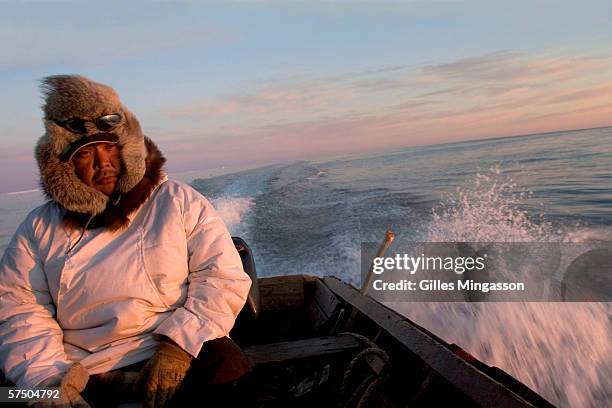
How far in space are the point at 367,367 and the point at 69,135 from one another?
1.65 m

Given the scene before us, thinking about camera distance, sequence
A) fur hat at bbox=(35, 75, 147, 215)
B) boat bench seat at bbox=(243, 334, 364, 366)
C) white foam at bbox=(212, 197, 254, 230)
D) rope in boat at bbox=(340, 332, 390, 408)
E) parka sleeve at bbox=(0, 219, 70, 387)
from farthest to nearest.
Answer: white foam at bbox=(212, 197, 254, 230)
boat bench seat at bbox=(243, 334, 364, 366)
rope in boat at bbox=(340, 332, 390, 408)
fur hat at bbox=(35, 75, 147, 215)
parka sleeve at bbox=(0, 219, 70, 387)

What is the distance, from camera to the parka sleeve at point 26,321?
1743 mm

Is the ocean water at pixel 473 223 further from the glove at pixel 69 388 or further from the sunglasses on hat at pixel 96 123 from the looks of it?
the sunglasses on hat at pixel 96 123

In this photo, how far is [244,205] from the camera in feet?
43.1

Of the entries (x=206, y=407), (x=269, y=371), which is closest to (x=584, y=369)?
(x=269, y=371)

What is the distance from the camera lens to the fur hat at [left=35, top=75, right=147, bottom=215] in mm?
1863

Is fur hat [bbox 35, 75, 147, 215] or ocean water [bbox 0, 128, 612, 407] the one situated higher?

───

What the exercise asks: Set out every line of the rows above as a numbered list, skipping blank lines and leaving the picture out.

Correct output:
1. How far in space are the point at 367,367 and the point at 69,135 from one another?
2. 1.65 m
3. Given the scene before us, thinking about camera distance, sequence
4. A) fur hat at bbox=(35, 75, 147, 215)
5. B) boat bench seat at bbox=(243, 334, 364, 366)
6. C) white foam at bbox=(212, 197, 254, 230)
7. D) rope in boat at bbox=(340, 332, 390, 408)
8. E) parka sleeve at bbox=(0, 219, 70, 387)
9. from farthest to nearest.
10. Answer: white foam at bbox=(212, 197, 254, 230)
11. boat bench seat at bbox=(243, 334, 364, 366)
12. rope in boat at bbox=(340, 332, 390, 408)
13. fur hat at bbox=(35, 75, 147, 215)
14. parka sleeve at bbox=(0, 219, 70, 387)
15. What is the distance, from camera to the parka sleeve at point 26,321?
16. 1743 mm
17. Is the ocean water at pixel 473 223 further from the glove at pixel 69 388 or further from the sunglasses on hat at pixel 96 123 from the looks of it?
18. the sunglasses on hat at pixel 96 123
19. In this photo, how far is [244,205] from the camera in feet?
20. 43.1
21. Of the entries (x=206, y=407), (x=269, y=371), which is closest to (x=584, y=369)?
22. (x=269, y=371)
23. What is the distance from the camera lens to the fur hat at [left=35, top=75, right=147, bottom=215] in mm?
24. 1863
25. Is fur hat [bbox 35, 75, 147, 215] or ocean water [bbox 0, 128, 612, 407] the one situated higher?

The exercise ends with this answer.